In secondo luogo, tuttavia, è necessario prendere atto che il fenomeno della sovra-istruzione non può essere ricondotto esclusivamente a un eccesso di laureati in termini assoluti. Esso emerge piuttosto dall’interazione tra un modello di sviluppo economico-strutturale che non genera adeguata domanda di lavoro qualificato e istituzioni del mercato del lavoro che non garantiscono la flessibilità necessaria per uscire da condizioni di sovra-istruzione. L’analisi svolta fornisce indicazioni rilevanti anche per il caso italiano, dove queste dinamiche appaiono particolarmente accentuate.

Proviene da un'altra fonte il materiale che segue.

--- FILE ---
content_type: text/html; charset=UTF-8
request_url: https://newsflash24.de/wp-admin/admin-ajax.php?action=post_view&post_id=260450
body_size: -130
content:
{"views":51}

Da un lato, infatti, la struttura produttiva — caratterizzata da bassa intensità innovativa e dalla quantità di micro-imprese presenti — non è in grado di assorbire pienamente capitale umano altamente istruito, contribuendo così alla diffusione della sovra-istruzione. Dall’altro, un mercato del lavoro irrigidito e segmentato, anche a seguito dei processi di dualizzazione, non offre sufficienti possibilità di mobilità occupazionale, impedendo agli individui di recuperare nel tempo gli svantaggi derivanti da un iniziale mismatch tra istruzione e occupazione. In questo senso, il lavoro suggerisce che le politiche educative, da sole, non sono sufficienti: è necessario intervenire anche sulla struttura produttiva e sulle istituzioni del mercato del lavoro che contribuiscono alla riproduzione delle disuguaglianze sociali, particolarmente forti nei paesi dell’Europa meridionale.